▶ [Dataset entries]
* * *
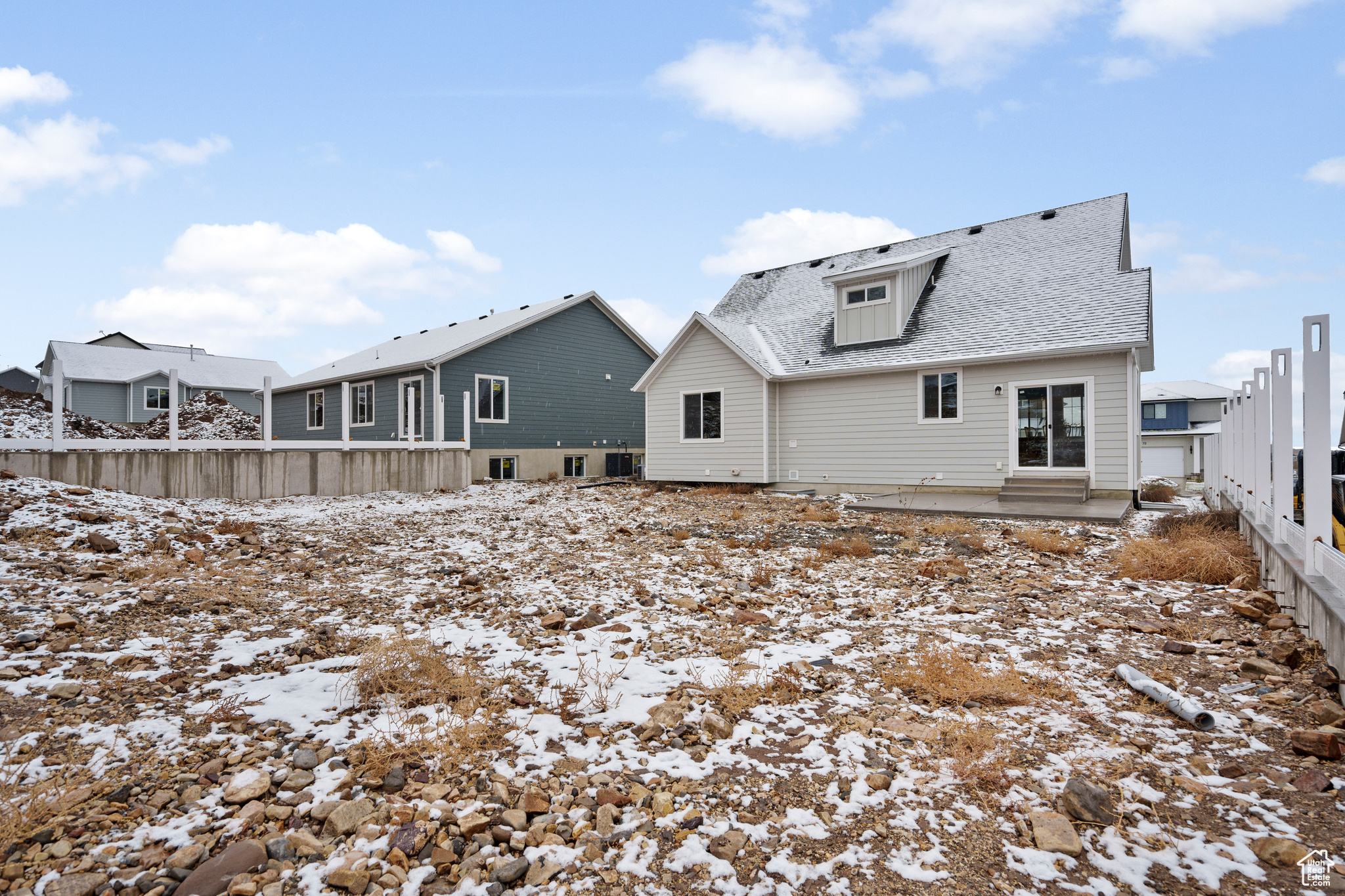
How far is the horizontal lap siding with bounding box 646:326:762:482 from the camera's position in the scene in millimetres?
15336

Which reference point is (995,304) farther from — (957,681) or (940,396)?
(957,681)

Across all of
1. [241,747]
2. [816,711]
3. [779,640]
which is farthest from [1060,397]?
[241,747]

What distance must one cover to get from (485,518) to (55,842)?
Result: 26.3ft

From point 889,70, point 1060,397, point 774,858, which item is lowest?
point 774,858

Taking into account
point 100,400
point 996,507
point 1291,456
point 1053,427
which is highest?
point 100,400

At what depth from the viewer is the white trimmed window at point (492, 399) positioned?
1855cm

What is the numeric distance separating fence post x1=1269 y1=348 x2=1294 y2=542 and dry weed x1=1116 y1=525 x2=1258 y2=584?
0.74m

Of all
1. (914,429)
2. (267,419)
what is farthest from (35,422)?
(914,429)

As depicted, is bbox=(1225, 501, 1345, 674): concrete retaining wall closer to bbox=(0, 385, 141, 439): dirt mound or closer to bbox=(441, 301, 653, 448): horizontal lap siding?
bbox=(441, 301, 653, 448): horizontal lap siding

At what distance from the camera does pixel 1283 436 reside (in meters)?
4.65

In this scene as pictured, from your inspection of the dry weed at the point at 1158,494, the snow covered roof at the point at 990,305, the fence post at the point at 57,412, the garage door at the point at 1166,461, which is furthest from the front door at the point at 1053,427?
the garage door at the point at 1166,461

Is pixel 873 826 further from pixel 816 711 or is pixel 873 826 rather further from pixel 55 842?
pixel 55 842

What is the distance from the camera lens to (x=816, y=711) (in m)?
A: 3.17

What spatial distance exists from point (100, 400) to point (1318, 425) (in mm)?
38969
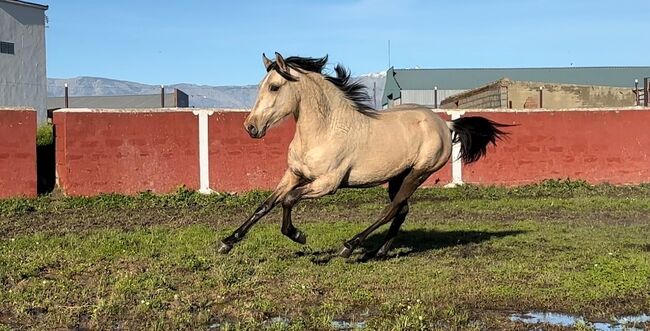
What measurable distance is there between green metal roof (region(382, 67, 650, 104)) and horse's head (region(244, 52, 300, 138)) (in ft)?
147

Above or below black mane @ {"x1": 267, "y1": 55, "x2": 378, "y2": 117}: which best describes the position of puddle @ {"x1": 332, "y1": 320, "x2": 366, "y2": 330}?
below

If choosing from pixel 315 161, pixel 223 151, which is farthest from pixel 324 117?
pixel 223 151

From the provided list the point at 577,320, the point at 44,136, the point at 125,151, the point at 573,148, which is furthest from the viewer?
the point at 573,148

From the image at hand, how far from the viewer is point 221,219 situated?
1134 centimetres

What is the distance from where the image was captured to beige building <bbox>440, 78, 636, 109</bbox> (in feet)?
84.5

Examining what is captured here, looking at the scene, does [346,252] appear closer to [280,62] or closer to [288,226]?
[288,226]

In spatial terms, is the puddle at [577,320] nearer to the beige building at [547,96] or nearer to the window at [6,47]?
the beige building at [547,96]

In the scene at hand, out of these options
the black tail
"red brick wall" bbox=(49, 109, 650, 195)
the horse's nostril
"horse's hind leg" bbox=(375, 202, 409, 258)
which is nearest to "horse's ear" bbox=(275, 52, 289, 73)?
the horse's nostril

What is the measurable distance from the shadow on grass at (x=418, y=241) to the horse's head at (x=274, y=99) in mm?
1507

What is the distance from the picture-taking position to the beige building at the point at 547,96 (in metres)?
25.8

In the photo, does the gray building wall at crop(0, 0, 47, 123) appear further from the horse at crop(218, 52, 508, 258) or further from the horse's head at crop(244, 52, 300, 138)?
the horse's head at crop(244, 52, 300, 138)

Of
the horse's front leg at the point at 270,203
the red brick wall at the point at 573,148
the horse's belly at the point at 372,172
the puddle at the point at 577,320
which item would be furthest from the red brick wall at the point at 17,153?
the puddle at the point at 577,320

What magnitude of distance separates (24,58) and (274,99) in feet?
83.5

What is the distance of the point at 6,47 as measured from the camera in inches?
1113
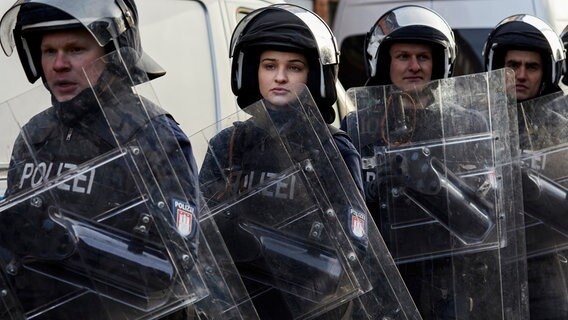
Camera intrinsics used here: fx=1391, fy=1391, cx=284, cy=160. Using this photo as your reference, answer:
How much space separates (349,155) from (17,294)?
4.54 feet

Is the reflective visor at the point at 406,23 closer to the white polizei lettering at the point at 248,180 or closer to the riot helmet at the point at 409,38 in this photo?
the riot helmet at the point at 409,38

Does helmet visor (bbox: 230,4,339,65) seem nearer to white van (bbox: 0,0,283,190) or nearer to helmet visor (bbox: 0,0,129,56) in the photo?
helmet visor (bbox: 0,0,129,56)

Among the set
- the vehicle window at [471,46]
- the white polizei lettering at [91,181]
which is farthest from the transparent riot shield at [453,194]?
the vehicle window at [471,46]

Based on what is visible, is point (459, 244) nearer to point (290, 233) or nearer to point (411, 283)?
point (411, 283)

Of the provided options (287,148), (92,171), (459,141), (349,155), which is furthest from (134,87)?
(459,141)

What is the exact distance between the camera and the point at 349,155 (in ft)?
14.8

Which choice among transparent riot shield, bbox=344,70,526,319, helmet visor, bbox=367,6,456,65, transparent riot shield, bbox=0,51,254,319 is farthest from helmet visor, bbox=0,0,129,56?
helmet visor, bbox=367,6,456,65

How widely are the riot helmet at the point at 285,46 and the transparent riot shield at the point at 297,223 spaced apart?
634 millimetres

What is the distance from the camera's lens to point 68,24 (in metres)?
3.99

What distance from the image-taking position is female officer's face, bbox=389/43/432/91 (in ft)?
18.2

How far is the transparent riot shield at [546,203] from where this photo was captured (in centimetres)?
518

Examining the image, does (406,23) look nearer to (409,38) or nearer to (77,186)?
(409,38)

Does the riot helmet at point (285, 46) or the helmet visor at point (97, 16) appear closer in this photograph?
the helmet visor at point (97, 16)

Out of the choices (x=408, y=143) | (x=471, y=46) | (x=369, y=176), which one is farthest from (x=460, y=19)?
(x=408, y=143)
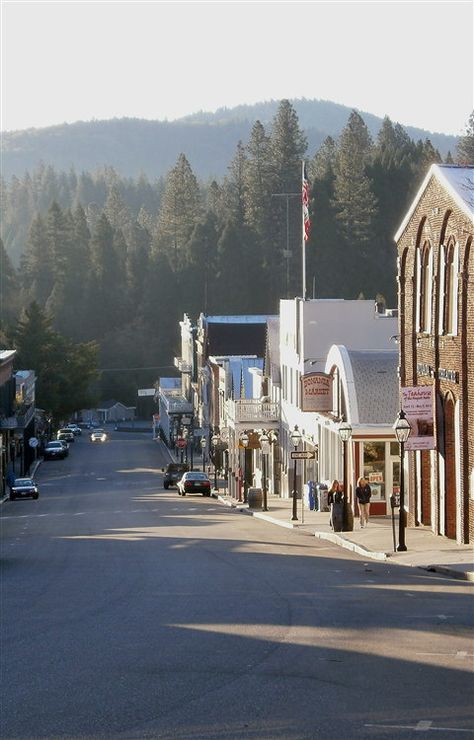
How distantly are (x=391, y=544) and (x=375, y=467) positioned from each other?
37.6 ft

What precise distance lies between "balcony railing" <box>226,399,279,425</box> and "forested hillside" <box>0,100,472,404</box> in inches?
2736

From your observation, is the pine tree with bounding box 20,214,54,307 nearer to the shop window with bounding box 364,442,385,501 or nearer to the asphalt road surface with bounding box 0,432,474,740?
the shop window with bounding box 364,442,385,501

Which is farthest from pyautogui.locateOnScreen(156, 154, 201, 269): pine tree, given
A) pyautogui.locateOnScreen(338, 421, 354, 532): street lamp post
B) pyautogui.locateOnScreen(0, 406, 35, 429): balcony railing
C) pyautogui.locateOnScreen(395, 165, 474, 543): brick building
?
pyautogui.locateOnScreen(395, 165, 474, 543): brick building

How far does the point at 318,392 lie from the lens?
1861 inches

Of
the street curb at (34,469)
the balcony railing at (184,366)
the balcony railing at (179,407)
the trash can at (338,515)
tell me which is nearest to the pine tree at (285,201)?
the balcony railing at (184,366)

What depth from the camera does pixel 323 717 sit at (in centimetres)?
1191

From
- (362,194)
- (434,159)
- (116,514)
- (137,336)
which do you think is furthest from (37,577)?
(137,336)

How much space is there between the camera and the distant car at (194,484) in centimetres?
6557

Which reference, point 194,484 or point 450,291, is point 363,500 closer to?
point 450,291

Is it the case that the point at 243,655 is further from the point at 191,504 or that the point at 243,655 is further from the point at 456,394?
the point at 191,504

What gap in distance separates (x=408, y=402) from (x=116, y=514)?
21.2 m

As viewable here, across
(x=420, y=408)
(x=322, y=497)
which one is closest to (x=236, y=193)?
(x=322, y=497)

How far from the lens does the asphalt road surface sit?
11938 millimetres

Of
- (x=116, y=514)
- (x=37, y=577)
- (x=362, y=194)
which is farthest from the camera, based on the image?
(x=362, y=194)
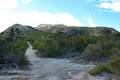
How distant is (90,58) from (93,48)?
297 cm

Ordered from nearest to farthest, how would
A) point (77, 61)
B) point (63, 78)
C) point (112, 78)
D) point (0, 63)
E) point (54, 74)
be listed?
point (112, 78) < point (63, 78) < point (54, 74) < point (0, 63) < point (77, 61)

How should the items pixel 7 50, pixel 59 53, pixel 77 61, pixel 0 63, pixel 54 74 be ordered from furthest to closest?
pixel 59 53 → pixel 77 61 → pixel 7 50 → pixel 0 63 → pixel 54 74

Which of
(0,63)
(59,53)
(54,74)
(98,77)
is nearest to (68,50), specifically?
(59,53)

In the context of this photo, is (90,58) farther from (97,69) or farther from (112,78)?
(112,78)

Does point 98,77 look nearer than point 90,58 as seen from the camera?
Yes

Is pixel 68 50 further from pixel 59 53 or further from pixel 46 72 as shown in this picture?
pixel 46 72

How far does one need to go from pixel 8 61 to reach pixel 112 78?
20620 millimetres

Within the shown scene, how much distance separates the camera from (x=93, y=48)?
208 feet

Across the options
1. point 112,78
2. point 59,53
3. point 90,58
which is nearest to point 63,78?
point 112,78

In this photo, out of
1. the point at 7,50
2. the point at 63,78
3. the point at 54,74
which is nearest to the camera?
the point at 63,78

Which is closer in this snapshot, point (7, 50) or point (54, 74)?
point (54, 74)

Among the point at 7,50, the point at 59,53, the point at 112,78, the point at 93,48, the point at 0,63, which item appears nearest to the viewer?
the point at 112,78

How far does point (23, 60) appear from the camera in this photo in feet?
168

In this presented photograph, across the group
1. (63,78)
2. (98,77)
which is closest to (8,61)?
(63,78)
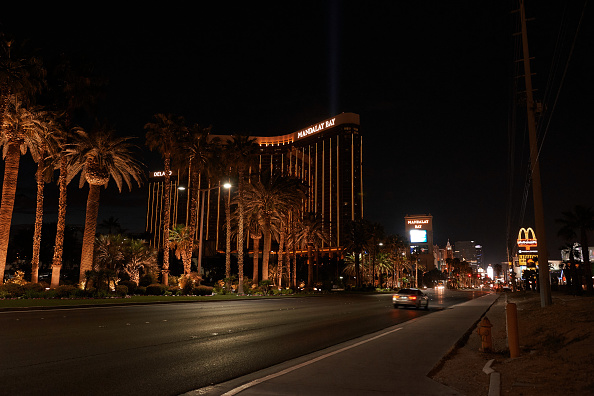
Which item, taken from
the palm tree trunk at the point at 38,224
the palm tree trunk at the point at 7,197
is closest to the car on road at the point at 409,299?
the palm tree trunk at the point at 7,197

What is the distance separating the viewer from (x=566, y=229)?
2196 inches

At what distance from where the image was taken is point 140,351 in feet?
33.6

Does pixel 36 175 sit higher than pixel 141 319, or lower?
higher

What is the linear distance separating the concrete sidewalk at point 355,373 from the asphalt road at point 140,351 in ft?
2.01

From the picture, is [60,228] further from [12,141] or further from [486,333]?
[486,333]

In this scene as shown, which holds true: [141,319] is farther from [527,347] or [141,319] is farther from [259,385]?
[527,347]

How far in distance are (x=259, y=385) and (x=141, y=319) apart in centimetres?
1222

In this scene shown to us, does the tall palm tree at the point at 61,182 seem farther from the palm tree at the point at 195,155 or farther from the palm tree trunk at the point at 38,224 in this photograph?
the palm tree at the point at 195,155

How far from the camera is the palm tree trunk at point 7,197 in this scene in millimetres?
30844

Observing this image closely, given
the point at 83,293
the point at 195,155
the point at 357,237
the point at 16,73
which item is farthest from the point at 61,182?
the point at 357,237

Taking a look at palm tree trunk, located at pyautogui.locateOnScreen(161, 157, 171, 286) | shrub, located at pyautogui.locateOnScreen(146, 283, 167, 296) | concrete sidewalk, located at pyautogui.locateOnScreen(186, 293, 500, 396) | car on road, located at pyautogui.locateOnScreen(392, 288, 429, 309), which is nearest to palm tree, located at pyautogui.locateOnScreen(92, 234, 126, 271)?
palm tree trunk, located at pyautogui.locateOnScreen(161, 157, 171, 286)

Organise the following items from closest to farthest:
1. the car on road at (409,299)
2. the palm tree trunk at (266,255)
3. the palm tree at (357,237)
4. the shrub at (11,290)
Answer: the shrub at (11,290) < the car on road at (409,299) < the palm tree trunk at (266,255) < the palm tree at (357,237)

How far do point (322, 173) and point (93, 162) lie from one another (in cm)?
14089

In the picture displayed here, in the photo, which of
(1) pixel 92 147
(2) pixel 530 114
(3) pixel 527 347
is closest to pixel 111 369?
(3) pixel 527 347
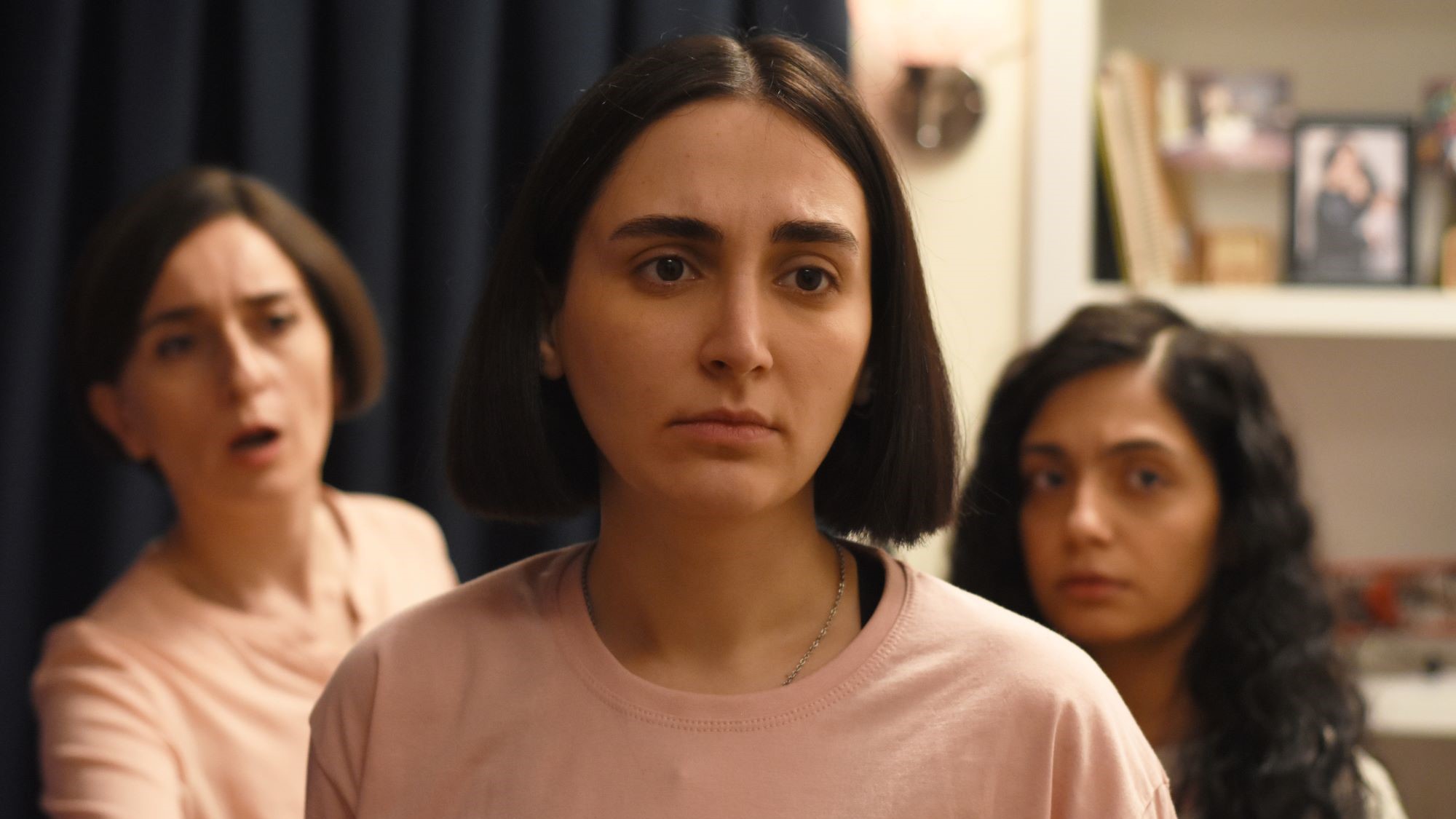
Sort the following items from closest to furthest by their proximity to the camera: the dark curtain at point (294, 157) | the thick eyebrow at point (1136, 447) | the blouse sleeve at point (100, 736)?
1. the blouse sleeve at point (100, 736)
2. the thick eyebrow at point (1136, 447)
3. the dark curtain at point (294, 157)

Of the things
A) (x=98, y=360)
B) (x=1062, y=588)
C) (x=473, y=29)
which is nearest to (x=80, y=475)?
(x=98, y=360)

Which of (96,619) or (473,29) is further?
(473,29)

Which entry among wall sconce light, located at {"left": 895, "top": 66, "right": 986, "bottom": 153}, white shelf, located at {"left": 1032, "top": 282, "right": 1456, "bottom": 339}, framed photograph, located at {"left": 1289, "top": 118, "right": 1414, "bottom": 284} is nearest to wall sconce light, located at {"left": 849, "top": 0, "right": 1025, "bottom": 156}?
wall sconce light, located at {"left": 895, "top": 66, "right": 986, "bottom": 153}

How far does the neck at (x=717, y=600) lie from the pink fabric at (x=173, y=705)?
675 mm

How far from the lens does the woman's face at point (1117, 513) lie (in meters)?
1.50

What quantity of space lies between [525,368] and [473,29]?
119cm

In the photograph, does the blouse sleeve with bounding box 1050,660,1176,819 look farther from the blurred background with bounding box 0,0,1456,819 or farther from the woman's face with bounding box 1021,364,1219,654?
the blurred background with bounding box 0,0,1456,819

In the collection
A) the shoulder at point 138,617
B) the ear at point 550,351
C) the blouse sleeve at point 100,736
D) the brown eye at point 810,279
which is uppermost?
the brown eye at point 810,279

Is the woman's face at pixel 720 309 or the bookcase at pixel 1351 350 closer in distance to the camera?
the woman's face at pixel 720 309

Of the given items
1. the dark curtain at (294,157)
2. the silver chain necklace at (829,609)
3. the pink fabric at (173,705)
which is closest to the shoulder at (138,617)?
the pink fabric at (173,705)

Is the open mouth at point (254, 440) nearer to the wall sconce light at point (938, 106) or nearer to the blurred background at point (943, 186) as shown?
the blurred background at point (943, 186)

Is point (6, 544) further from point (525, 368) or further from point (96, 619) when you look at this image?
point (525, 368)

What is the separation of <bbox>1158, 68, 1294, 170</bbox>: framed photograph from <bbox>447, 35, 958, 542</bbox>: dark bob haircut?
47.6 inches

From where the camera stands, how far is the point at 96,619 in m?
1.58
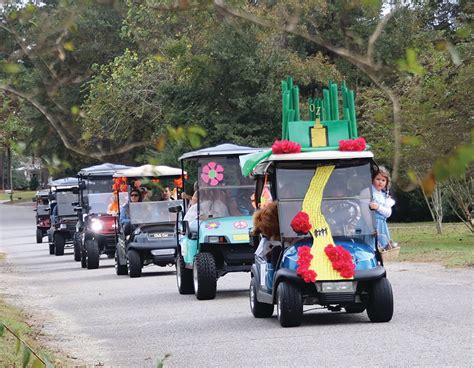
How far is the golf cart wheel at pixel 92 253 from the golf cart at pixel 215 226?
31.1 ft

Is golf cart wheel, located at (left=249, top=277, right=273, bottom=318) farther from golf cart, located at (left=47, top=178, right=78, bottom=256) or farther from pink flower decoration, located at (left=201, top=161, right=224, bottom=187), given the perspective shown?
golf cart, located at (left=47, top=178, right=78, bottom=256)

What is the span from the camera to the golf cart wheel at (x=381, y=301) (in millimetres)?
13188

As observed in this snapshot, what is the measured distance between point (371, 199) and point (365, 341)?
9.10 feet

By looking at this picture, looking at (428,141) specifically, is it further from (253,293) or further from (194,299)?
(253,293)

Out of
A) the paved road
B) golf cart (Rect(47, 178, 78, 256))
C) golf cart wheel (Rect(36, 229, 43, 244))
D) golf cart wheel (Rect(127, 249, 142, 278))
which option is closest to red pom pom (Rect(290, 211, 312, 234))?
the paved road

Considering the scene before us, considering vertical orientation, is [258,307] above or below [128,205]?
below

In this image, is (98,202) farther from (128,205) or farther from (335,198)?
(335,198)

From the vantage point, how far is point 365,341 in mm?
11734

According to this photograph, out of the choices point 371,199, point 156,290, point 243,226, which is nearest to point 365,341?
point 371,199

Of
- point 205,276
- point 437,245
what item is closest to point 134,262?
point 205,276

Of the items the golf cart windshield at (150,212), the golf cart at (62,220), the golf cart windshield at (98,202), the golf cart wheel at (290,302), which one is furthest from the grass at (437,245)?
the golf cart at (62,220)

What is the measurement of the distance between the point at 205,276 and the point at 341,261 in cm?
483

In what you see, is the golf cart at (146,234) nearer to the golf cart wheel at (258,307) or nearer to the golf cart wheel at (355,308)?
the golf cart wheel at (258,307)

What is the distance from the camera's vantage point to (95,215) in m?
29.9
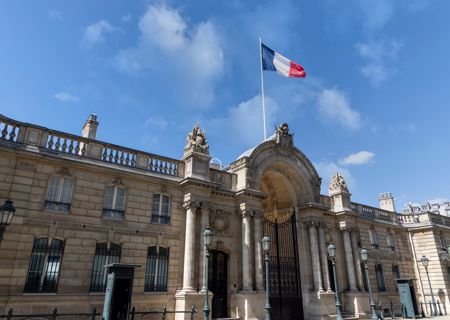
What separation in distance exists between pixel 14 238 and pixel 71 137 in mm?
5501

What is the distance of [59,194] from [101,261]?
3.85m

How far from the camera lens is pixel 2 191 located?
14.8 m

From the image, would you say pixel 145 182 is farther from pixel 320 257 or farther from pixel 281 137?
pixel 320 257

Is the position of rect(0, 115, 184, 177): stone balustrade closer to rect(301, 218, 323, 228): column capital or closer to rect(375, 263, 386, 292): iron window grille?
rect(301, 218, 323, 228): column capital

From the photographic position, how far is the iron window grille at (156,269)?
1750cm

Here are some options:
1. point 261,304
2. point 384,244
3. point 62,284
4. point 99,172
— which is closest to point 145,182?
point 99,172

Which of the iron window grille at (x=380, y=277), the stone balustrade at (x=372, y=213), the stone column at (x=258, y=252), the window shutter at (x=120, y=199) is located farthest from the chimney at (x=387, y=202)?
the window shutter at (x=120, y=199)

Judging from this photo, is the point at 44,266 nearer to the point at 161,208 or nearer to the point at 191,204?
the point at 161,208

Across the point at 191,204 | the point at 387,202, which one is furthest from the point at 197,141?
the point at 387,202

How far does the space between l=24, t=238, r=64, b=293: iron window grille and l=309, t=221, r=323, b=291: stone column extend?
17.0 m

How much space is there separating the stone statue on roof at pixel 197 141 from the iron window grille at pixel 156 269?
6399 millimetres

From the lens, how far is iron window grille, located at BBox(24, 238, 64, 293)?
571 inches

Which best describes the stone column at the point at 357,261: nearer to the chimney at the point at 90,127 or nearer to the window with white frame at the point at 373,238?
the window with white frame at the point at 373,238

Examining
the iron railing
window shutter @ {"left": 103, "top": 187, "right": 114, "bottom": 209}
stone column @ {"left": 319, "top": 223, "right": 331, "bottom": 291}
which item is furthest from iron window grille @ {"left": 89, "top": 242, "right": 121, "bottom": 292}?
stone column @ {"left": 319, "top": 223, "right": 331, "bottom": 291}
* * *
▶ [Stated task] Beginning at the line that contains "Judging from this", retype each line of the listing up to and including the last one, exactly as it stands, and nothing else.

▶ [Exercise solution]
Judging from this photo, is the point at 44,266 nearer to the point at 161,208 or nearer to the point at 191,204?
the point at 161,208

Across the point at 191,204 | the point at 387,202, which one is furthest from the point at 197,141?
the point at 387,202

How far does the space between l=24, t=238, r=64, b=293: iron window grille and l=309, t=221, r=323, b=291: stone column extend?
17.0 m

How much space is there separating the stone statue on roof at pixel 197 141 from the iron window grille at pixel 156 269?
6399 millimetres

From the lens, how far is iron window grille, located at BBox(24, 238, 64, 293)?
571 inches

Which best describes the stone column at the point at 357,261: nearer to the chimney at the point at 90,127 or nearer to the window with white frame at the point at 373,238?
the window with white frame at the point at 373,238

Examining
the iron railing
window shutter @ {"left": 103, "top": 187, "right": 114, "bottom": 209}
stone column @ {"left": 319, "top": 223, "right": 331, "bottom": 291}
which item is furthest from iron window grille @ {"left": 89, "top": 242, "right": 121, "bottom": 292}?
stone column @ {"left": 319, "top": 223, "right": 331, "bottom": 291}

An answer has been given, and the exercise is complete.